Combinatoric question on preimage of a function Got stuck on the following combinatoric question. Will be glad for any suggestions.

Find the number of functions $f:\{1,2,3,4\} \rightarrow \{1,2,3,4\}$ so that for all $1\le i\le4$, $f^{-1}(\{i\})≠\{i\}$ .

(i.e. Find the number of these functions in which the pre-image of a subset with a single member is different from the set containing that member.)

Now, finding the number of injective functions that fulfill this is pretty easy (it's called the number of "derangements" of a set and is the number of injective functions with no fixed point, equal in this case to 9) but there are so many other possibilities that checking them all, seems to be too tedious.
For example a partly injective function such as $f(1)=2 ,\ f(2)=2, \ f(3)=1, \ f(4)=3$ fulfills the condition in spite of $2$ being a fixed point, since the pre-image of $2$ is $\{1,2\}$ which is different from $\{2\}$.
 A: If the function were injective or surjective, and thus bijective, you would indeed be talking about a specific class of permutations called derangements.  There are $!4$ such derangements.
Since you are not restricting yourself to injective or surjective functions, we can consider all $4^4$ possible functions here.  Since the numbers are so small, we can proceed directly by cases.

*

*No fixed points:  for each $i$ we have $3$ choices for $f(i)$ to be such that $f(i)\neq i$.  There are $3^4$ such functions here.

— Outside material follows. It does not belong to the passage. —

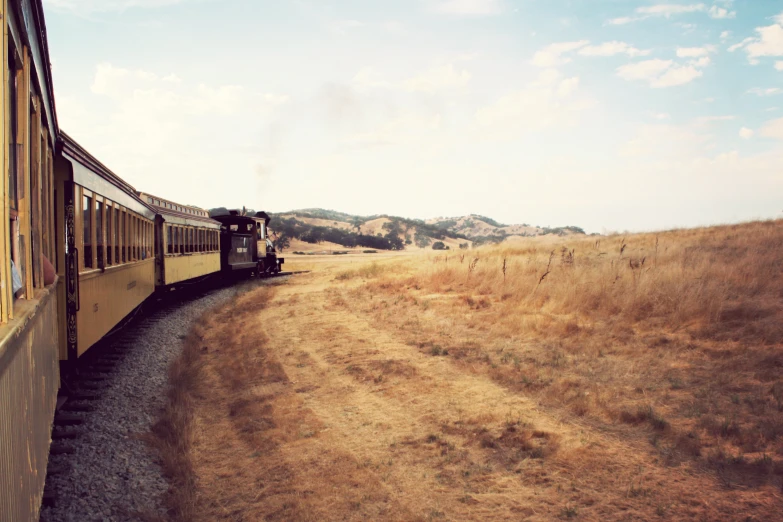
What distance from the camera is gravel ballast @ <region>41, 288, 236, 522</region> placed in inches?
186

*Exactly one fixed point: Pick which one value was fixed.  From there, in order to prevent the preimage of that point being exactly that point alone, it must be the case that for each of the other points we did not avoid mapping to it.  There are $3^3$ functions with only $1$ as a fixed point, $2^3$ of which did not map any other elements to $1$ as well, making the total number of functions with exactly one fixed point $4\cdot (3^3-2^3)$


*Exactly two fixed points: Pick which two values were fixed.  Due to the small number of available elements, we note that it must be the case that each of the two remaining elements are mapped one each to the chosen values.  There are $\binom{4}{2}\cdot 2$ such functions.
This gives a total of $$3^4+4\cdot (3^3-2^3)+\binom{4}{2}\cdot 2$$
I do not as of yet see a convenient way to approach the general problem were we to consider $\{1,2,3,\dots,n\}$ in place of merely $\{1,2,3,4\}$ as our set in question
A: You can use the inclusion-exclusion principle. Let $A_i$ denote the set of functions $f:\{1,..,n\}\to \{1,...,n\}$ s.t. $f^{-1} (i) \neq \{i\}$. Then what you are interested in is $$ | \bigcap_i A_i |= n^n - | \bigcup_i A_i^c |. $$
According to the InEx principle
$$ |\bigcup_i A_i^c | = \sum_{k=1}^n (-1)^{k-1} S_k, $$
where
$$ S_k = \sum_{ i_1<\ldots < i_k} | \bigcap_{j=1}^k A_{i_j}^c| .$$
The set $ A_i^c$ consists of fcts satisfying $f^{-1} (i) = \{i \}$. Now for fixed $i_1<...<i_k$ $$ |\bigcap_j A_{i_j}^c| = (n-k)^{n-k} ,$$
hence $$|\bigcap_i A_i | = \sum_{k=0}^n (-1)^k  \binom{n}{k} (n-k)^{n-k} .$$
The last term of the sum ($k=n$) is actually just 1, since it corresponds to the identity fct.